+++ Working data +++
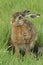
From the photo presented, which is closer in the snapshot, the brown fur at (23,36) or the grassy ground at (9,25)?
the grassy ground at (9,25)

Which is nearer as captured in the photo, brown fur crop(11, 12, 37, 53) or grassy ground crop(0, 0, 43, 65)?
grassy ground crop(0, 0, 43, 65)

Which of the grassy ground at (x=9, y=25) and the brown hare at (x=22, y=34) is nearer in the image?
the grassy ground at (x=9, y=25)

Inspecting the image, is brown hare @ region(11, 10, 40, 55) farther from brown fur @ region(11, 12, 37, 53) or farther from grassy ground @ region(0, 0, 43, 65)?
grassy ground @ region(0, 0, 43, 65)

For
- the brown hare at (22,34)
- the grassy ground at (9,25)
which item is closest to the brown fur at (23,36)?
the brown hare at (22,34)

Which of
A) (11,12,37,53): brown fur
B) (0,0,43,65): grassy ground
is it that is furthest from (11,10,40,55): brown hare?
(0,0,43,65): grassy ground

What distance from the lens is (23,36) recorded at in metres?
5.79

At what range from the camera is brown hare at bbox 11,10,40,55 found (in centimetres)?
579

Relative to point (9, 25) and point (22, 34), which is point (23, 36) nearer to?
point (22, 34)

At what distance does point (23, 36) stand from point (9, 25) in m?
0.73

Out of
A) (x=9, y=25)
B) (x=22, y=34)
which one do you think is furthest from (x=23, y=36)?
(x=9, y=25)

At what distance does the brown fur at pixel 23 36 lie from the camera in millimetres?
5793

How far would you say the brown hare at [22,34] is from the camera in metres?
5.79

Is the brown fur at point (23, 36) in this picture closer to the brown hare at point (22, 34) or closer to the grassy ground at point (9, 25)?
the brown hare at point (22, 34)

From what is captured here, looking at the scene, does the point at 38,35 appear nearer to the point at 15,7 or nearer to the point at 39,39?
the point at 39,39
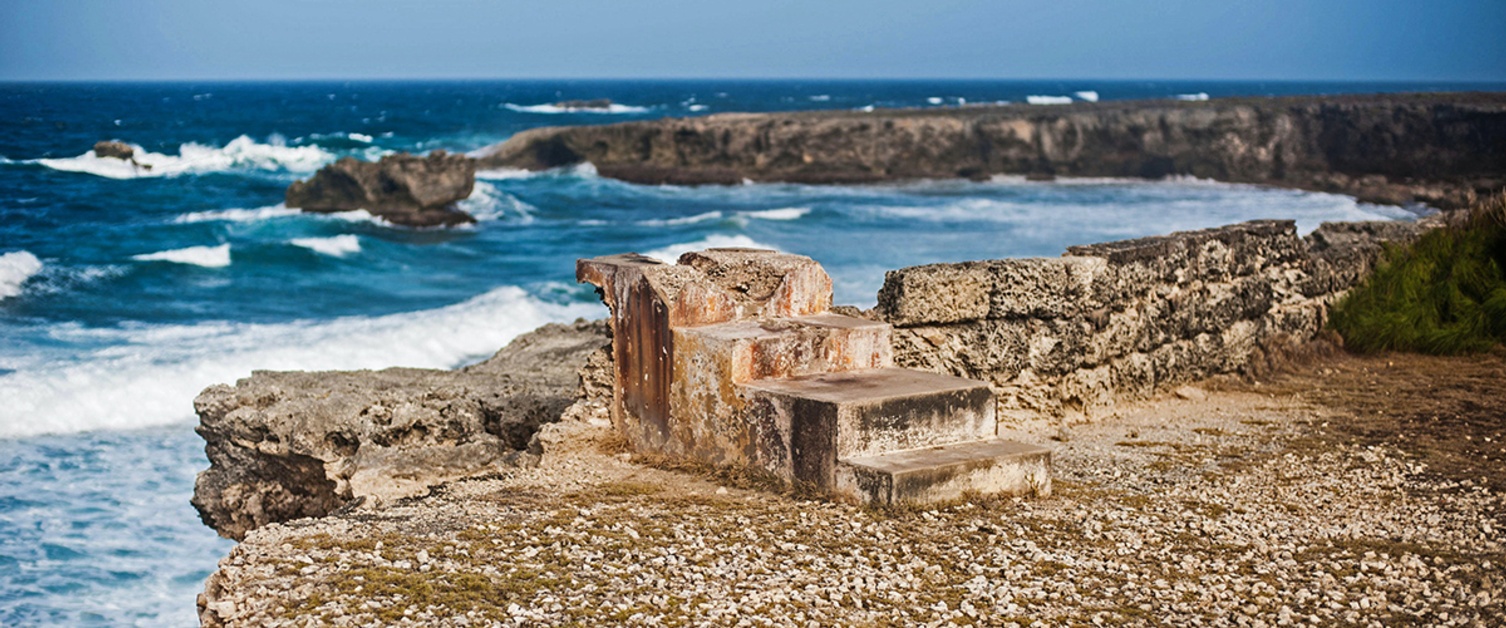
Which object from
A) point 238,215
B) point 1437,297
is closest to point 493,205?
+++
[Task]
Could you repeat all of the material exactly? Pictures should not be copied.

[Solution to this exercise]
From the photo presented, which is closer in the snapshot, the brown fur at (23,36) or the grassy ground at (9,25)?
the grassy ground at (9,25)

Which is nearer as captured in the photo, brown fur crop(11, 12, 37, 53) or grassy ground crop(0, 0, 43, 65)?
grassy ground crop(0, 0, 43, 65)

Which of the grassy ground at (x=9, y=25) and the brown hare at (x=22, y=34) is nearer in the image?
the grassy ground at (x=9, y=25)

Inspecting the image, is brown hare @ region(11, 10, 40, 55) farther from brown fur @ region(11, 12, 37, 53) or farther from grassy ground @ region(0, 0, 43, 65)?
grassy ground @ region(0, 0, 43, 65)

For
- the brown hare at (22,34)
- the grassy ground at (9,25)
which item is closest to the brown fur at (23,36)?
the brown hare at (22,34)

Which of
A) (11,12,37,53): brown fur
B) (0,0,43,65): grassy ground
is it that is furthest from (11,10,40,55): brown hare?
(0,0,43,65): grassy ground

What distance from the lens is (23,36) recorded at in metres?
5.79

At what range from the camera is brown hare at bbox 11,10,40,55 found (in centimetres)?
579

Relative to point (9, 25) and point (22, 34), which is point (23, 36) nearer to?
point (22, 34)

At what distance does point (23, 36) stand from point (9, 25) in m?
0.73

Out of
A) (x=9, y=25)
B) (x=22, y=34)
which one do you think is furthest from (x=23, y=36)?
(x=9, y=25)

At what distance does the brown fur at pixel 23 36 lie from the camera in millimetres?
5793

How far would you say the brown hare at [22,34] is from the camera in metres?
5.79

Is the brown fur at point (23, 36) in this picture closer to the brown hare at point (22, 34) or closer to the grassy ground at point (9, 25)?
the brown hare at point (22, 34)

From what is captured here, looking at the scene, does the point at 38,35 appear nearer to the point at 15,7 or nearer to the point at 39,39?
the point at 39,39
Which object from
A) point 238,215
B) point 1437,297
is closest to point 493,205?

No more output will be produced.